Given two integers n and k, construct a list answer that contains n different positive integers ranging from 1 to n and obeys the following requirement:

  • Suppose this list is answer = [a1, a2, a3, ... , an], then the list [|a1 - a2|, |a2 - a3|, |a3 - a4|, ... , |an-1 - an|] has exactly k distinct integers.

Return the list answer. If there multiple valid answers, return any of them.

 

Example 1:

Input: n = 3, k = 1
Output: [1,2,3]
Explanation: The [1,2,3] has three different positive integers ranging from 1 to 3, and the [1,1] has exactly 1 distinct integer: 1

Example 2:

Input: n = 3, k = 2
Output: [1,3,2]
Explanation: The [1,3,2] has three different positive integers ranging from 1 to 3, and the [2,1] has exactly 2 distinct integers: 1 and 2.

 

Constraints:

  • 1 <= k < n <= 104

Solution Explanation for Beautiful Arrangement II

The problem asks to construct an array of length n containing distinct integers from 1 to n, such that the absolute differences between consecutive elements have exactly k distinct values.

Approach

The solution leverages a pattern to construct the array. It iteratively adds elements, alternating between the smallest and largest remaining unused numbers. This creates a sequence of differences that increases and then decreases, ensuring the desired number of distinct differences.

Algorithm

  1. Initialization: Initialize two pointers, l and r, to 1 and n respectively. These represent the smallest and largest remaining numbers. Initialize an empty array ans to store the result.

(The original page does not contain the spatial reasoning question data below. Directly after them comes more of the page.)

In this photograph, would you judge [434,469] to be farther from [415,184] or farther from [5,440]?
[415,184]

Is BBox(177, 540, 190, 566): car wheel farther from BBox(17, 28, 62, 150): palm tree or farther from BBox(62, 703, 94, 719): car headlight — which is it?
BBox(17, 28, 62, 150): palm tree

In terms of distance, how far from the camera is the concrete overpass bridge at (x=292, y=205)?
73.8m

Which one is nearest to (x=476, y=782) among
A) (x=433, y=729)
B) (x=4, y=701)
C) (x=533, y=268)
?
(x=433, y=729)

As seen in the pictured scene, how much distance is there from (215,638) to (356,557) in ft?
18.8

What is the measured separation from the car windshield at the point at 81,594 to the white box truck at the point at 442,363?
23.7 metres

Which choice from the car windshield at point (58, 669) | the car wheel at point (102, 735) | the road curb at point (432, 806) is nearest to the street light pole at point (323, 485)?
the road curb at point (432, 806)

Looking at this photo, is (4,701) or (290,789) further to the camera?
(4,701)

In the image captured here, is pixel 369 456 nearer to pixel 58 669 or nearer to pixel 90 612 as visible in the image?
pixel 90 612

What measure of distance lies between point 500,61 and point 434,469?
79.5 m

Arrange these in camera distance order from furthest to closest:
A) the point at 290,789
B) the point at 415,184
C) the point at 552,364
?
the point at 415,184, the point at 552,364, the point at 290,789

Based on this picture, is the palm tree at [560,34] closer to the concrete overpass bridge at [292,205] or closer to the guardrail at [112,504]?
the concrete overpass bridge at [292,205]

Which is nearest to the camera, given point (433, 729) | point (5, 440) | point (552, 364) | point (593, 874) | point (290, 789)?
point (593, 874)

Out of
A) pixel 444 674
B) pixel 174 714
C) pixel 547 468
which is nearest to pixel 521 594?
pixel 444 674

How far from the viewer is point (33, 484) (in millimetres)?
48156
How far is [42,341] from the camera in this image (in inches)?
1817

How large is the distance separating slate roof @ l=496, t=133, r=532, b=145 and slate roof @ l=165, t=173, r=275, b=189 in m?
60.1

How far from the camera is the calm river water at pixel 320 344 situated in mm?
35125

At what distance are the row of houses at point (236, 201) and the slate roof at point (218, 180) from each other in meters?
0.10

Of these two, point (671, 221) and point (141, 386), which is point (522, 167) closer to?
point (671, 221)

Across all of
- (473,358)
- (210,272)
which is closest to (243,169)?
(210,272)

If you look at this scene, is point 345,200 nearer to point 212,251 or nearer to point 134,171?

  2. Iterative Construction (k iterations): The loop runs k times. In each iteration:

    • If the iteration index i is even, append l to ans and increment l.
    • If i is odd, append r to ans and decrement r. This alternating pattern creates the desired differences.

  3. Filling the Remaining Elements: After the first k elements, the remaining n-k elements are added. If k is even, the remaining elements are added in decreasing order from r; otherwise, they're added in increasing order from l. This ensures that the differences do not introduce additional distinct values.

  4. Return: The array ans is returned.

Time and Space Complexity

  • Time Complexity: O(n), as the algorithm iterates through the numbers from 1 to n once.
  • Space Complexity: O(n), to store the resulting array ans.

Code Explanation (Python)

class Solution:
    def constructArray(self, n: int, k: int) -> List[int]:
        l, r = 1, n
        ans = []
        for i in range(k):
            if i % 2 == 0:
                ans.append(l)
                l += 1
            else:
                ans.append(r)
                r -= 1
        for i in range(k, n):
            if k % 2 == 0:
                ans.append(r)
                r -= 1
            else:
                ans.append(l)
                l += 1
        return ans

The Python code directly implements the algorithm described above. The if i % 2 == 0 conditions handle the alternating addition of l and r during the first k iterations, while the subsequent loop fills the remaining array elements based on the parity of k.

The Java, C++, Go and TypeScript implementations follow the same logic and have the same time and space complexity. They only differ in syntax and data structures used.